GTA no mundo real: genial simulação do jogo eletrônico e o Passaporte Literário com alunos visitando prédios históricos




O vídeo acima, O cara simplesmente transformou o bairro todo num GTA, encontrei no Facebook de Valmir Alemida e é uma genial simulação do famoso jogo eletrônico GTA - Grand Theaf Auto que reproduz uma cidade real Los Angeles, que no jogo se chama Los Santos, para que jogadores do mundo inteiro possam dirigir automóveis, motocicletas e outros veículos, fazendo missões em seu território imaginário.
O realismo do GTA original é tão grande que o goleiro Lloris, da seleção francesa, quando se mudou de Paris para Los Angeles, simplesmente comentou que já conhecia a cidade, de tanto jogar o referido simulador.
Veja no link abaixo:

GTA NO MUNDO REAL

Lembro-me, quando jovem, nos anos 70/80, de ver no programa Fantástico, uma experiência de pesquisa de uma universidade norte-americana, que estava fotografando [o termo escanear ainda não era utilizado], documentando cada rua e prédio de uma grande cidade, e que dizia que um dia aquele banco de dados poderia simular uma cidade real.
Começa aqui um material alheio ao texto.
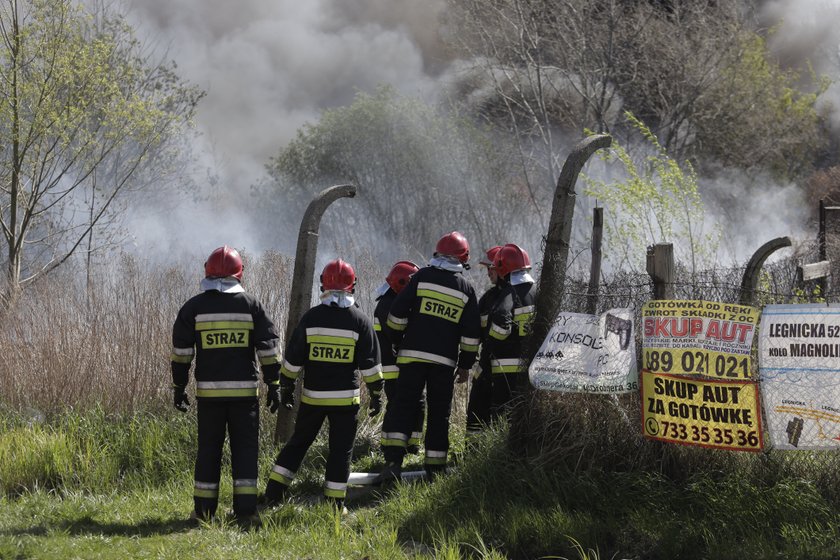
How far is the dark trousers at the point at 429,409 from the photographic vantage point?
19.9 ft

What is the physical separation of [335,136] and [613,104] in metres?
7.75

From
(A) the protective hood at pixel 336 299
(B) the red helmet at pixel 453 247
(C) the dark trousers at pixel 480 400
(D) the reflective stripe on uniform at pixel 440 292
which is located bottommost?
(C) the dark trousers at pixel 480 400

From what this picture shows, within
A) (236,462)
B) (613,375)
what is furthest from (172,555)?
(613,375)

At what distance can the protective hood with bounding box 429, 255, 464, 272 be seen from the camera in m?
6.11

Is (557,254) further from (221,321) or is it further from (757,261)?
(221,321)

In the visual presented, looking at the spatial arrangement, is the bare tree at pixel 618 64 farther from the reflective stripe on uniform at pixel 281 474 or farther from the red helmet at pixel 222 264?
the reflective stripe on uniform at pixel 281 474

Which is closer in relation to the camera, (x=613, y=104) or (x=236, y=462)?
(x=236, y=462)

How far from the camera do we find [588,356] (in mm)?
5266

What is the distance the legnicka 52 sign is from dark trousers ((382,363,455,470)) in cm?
151

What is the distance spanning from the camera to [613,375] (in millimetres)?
5168

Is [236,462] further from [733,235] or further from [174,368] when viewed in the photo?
[733,235]

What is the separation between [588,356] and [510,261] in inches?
55.7

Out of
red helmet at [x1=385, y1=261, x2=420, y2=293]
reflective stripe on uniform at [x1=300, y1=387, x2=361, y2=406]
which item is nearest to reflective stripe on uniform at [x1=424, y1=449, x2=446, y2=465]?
reflective stripe on uniform at [x1=300, y1=387, x2=361, y2=406]

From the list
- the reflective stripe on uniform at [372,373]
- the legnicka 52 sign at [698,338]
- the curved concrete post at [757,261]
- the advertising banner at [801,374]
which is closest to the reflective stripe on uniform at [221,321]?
the reflective stripe on uniform at [372,373]
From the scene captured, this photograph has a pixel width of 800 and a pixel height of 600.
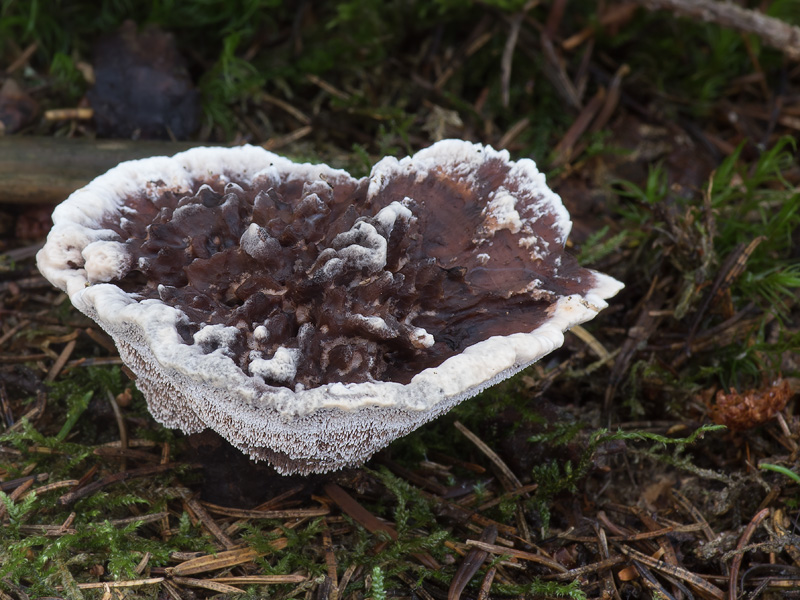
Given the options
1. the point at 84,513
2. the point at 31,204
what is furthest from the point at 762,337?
the point at 31,204

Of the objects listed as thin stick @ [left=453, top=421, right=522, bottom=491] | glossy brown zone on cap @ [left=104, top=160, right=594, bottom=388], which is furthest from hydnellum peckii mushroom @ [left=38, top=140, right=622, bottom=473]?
thin stick @ [left=453, top=421, right=522, bottom=491]

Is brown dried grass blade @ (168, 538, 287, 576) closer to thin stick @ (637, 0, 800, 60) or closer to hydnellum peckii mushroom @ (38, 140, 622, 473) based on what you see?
hydnellum peckii mushroom @ (38, 140, 622, 473)

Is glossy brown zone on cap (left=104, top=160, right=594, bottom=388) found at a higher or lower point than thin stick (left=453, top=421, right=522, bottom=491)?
higher

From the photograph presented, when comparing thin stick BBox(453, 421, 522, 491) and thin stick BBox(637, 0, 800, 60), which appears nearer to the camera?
thin stick BBox(453, 421, 522, 491)

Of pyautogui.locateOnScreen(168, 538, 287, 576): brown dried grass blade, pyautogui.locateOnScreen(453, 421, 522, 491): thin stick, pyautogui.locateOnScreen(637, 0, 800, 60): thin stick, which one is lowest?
pyautogui.locateOnScreen(168, 538, 287, 576): brown dried grass blade

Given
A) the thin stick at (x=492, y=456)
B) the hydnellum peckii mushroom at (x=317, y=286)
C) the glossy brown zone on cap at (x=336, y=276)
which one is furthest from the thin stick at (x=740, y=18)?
the thin stick at (x=492, y=456)

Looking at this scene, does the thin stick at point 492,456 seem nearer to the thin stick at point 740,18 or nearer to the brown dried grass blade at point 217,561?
the brown dried grass blade at point 217,561

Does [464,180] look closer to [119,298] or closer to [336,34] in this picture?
[119,298]
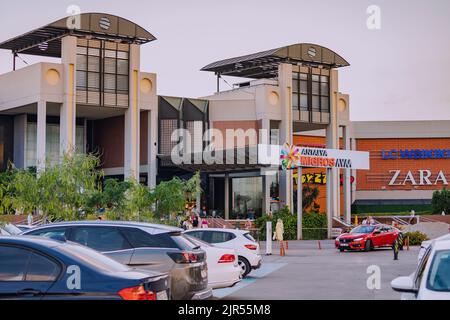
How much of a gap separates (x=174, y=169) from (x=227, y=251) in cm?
4493

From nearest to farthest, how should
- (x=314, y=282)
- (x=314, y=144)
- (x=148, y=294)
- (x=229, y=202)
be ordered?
(x=148, y=294), (x=314, y=282), (x=229, y=202), (x=314, y=144)

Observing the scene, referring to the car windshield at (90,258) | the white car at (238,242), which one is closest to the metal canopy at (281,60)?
the white car at (238,242)

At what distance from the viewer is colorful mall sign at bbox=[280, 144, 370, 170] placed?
49.2 meters

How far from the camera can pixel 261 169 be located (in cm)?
6178

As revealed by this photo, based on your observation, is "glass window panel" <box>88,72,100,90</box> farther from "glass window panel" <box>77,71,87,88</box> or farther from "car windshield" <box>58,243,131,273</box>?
"car windshield" <box>58,243,131,273</box>

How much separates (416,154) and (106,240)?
67.2 m

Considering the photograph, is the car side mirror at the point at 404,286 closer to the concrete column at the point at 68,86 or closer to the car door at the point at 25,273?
the car door at the point at 25,273

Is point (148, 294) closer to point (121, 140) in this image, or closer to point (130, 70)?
point (130, 70)

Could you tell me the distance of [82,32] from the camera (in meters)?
56.0

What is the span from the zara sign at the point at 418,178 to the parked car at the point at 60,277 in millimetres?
70308

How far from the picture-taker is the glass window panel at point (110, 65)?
57344 millimetres

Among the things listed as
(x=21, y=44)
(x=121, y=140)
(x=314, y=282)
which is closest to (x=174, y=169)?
(x=121, y=140)

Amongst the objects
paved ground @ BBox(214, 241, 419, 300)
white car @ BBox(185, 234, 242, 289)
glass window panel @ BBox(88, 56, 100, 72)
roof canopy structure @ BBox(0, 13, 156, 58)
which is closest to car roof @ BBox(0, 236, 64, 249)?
white car @ BBox(185, 234, 242, 289)

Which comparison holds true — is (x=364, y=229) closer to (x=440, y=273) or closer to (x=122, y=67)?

Esses dias vieram com jogos como GTA, Rede Dead Redemption [que simula o Velho Oeste] e outros mais.
No vídeo de Valmir, o processo é reverso: de pegar amigos, veículos e simular nas ruas de um bairro cenas e movimentos presentes no jogo, de forma criativa e hilária.
O bom educador é aquele que simula ambientes virtuais em locais reais e etc, valendo-se de equipamentos e de saídas de estudo com seus alunos.
No projeto Passaporte Literário [vídeo abaixo em meu canal Educação 3D+], costumo levar alunos do ensino médio para essas saídas de estudo em ambientes que lembram períodos históricos e literários, como Barroco, Romantismo, Realismo, Modernismo, visitando com eles casarios históricos como igrejas, museus, hotéis, cafeterias, bibliotecas, lares de idosos etc.